◆ Requirements
Every line of the records below should be restated exactly.
[start of Input rows]
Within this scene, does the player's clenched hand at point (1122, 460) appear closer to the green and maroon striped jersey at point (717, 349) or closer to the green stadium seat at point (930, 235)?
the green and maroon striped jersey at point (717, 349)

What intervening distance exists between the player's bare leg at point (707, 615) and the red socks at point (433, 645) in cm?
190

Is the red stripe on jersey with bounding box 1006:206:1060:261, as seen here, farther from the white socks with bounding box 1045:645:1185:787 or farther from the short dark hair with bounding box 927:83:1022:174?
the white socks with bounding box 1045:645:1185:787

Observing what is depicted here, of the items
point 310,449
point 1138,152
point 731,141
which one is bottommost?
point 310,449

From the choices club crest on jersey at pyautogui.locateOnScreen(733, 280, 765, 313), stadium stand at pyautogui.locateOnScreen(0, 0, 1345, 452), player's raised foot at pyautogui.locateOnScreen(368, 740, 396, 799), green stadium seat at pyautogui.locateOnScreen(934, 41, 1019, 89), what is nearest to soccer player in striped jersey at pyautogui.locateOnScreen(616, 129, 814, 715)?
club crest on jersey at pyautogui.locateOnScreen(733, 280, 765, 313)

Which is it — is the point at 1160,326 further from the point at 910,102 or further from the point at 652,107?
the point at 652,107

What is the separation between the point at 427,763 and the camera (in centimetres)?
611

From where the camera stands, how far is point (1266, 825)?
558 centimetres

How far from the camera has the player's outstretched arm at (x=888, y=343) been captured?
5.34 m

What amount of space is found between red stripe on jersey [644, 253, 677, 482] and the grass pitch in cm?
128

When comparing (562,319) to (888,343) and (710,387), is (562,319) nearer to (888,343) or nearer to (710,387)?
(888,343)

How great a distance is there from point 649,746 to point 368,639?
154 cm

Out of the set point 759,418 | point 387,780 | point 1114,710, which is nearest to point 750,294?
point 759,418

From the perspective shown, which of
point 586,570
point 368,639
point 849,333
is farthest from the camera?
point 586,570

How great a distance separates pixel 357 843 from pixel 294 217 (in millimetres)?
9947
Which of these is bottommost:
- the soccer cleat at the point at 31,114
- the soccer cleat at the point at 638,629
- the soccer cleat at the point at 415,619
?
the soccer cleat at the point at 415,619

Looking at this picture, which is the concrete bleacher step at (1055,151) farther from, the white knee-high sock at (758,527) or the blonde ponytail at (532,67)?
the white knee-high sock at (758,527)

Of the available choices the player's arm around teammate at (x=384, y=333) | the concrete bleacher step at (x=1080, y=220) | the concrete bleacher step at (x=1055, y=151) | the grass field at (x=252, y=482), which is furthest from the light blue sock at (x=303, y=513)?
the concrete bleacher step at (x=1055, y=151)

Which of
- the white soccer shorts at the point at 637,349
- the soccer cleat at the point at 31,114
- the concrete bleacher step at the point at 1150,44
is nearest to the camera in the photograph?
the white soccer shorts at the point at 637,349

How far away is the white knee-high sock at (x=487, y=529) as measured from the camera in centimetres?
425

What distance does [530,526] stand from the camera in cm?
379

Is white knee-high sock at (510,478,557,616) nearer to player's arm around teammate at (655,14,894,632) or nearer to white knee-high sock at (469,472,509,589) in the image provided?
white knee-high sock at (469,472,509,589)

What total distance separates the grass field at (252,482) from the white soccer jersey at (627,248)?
[end of Input rows]
◆ Result
Within this scene, does the player's clenched hand at point (1122, 460) appear closer to the green and maroon striped jersey at point (717, 349) or closer to the green stadium seat at point (930, 235)?
the green and maroon striped jersey at point (717, 349)

What intervening distance exists between the player's bare leg at point (707, 615) and the red socks at point (433, 645) in cm?
190

Is the red stripe on jersey with bounding box 1006:206:1060:261, as seen here, farther from the white socks with bounding box 1045:645:1185:787 or farther from the short dark hair with bounding box 927:83:1022:174?
the white socks with bounding box 1045:645:1185:787

Observing what is depicted here, of the items
point 310,449
point 1138,152
point 731,141
which one is bottommost?
point 310,449

From the choices club crest on jersey at pyautogui.locateOnScreen(733, 280, 765, 313), stadium stand at pyautogui.locateOnScreen(0, 0, 1345, 452), player's raised foot at pyautogui.locateOnScreen(368, 740, 396, 799), green stadium seat at pyautogui.locateOnScreen(934, 41, 1019, 89), what is nearest to soccer player in striped jersey at pyautogui.locateOnScreen(616, 129, 814, 715)?
club crest on jersey at pyautogui.locateOnScreen(733, 280, 765, 313)

Which is it — is the point at 1160,326 further from the point at 910,102 or further from the point at 652,107?
the point at 652,107

What is the separation between the point at 427,763 and the camera (in centimetres)?
611

From where the camera stands, how far is point (1266, 825)?
558 centimetres

How far from the camera has the player's outstretched arm at (x=888, y=343) been captured?
5.34 m

What amount of space is found between red stripe on jersey [644, 253, 677, 482] and the grass pitch in cm?
128

When comparing (562,319) to (888,343) and (710,387), is (562,319) nearer to (888,343) or nearer to (710,387)?
(888,343)

How great a distance is there from point 649,746 to point 368,639?
154 cm

Out of the set point 759,418 | point 387,780 | point 1114,710, which is nearest to point 750,294?
point 759,418

From the perspective shown, which of
point 586,570
point 368,639
point 849,333
is farthest from the camera?
point 586,570

How great a distance separates pixel 357 843 from pixel 294 217 (in millimetres)?
9947
Which of these is bottommost:
- the soccer cleat at the point at 31,114
- the soccer cleat at the point at 638,629
- the soccer cleat at the point at 415,619
?
the soccer cleat at the point at 415,619

Looking at this picture, which is the concrete bleacher step at (1055,151) farther from, the white knee-high sock at (758,527) or the blonde ponytail at (532,67)?
the white knee-high sock at (758,527)

Of the available choices the player's arm around teammate at (x=384, y=333) | the concrete bleacher step at (x=1080, y=220) | the concrete bleacher step at (x=1055, y=151) | the grass field at (x=252, y=482), which is furthest from the light blue sock at (x=303, y=513)?
the concrete bleacher step at (x=1055, y=151)

Which of
- the white soccer shorts at the point at 637,349
- the soccer cleat at the point at 31,114
- the concrete bleacher step at the point at 1150,44
is nearest to the camera in the photograph?
the white soccer shorts at the point at 637,349

How far away is the white knee-high sock at (x=487, y=529) as measured from the camera in centimetres?
425

What distance does [530,526] stand from the camera in cm?
379

Is white knee-high sock at (510,478,557,616) nearer to player's arm around teammate at (655,14,894,632) or nearer to white knee-high sock at (469,472,509,589) in the image provided?
white knee-high sock at (469,472,509,589)

What total distance separates the grass field at (252,482) from the white soccer jersey at (627,248)?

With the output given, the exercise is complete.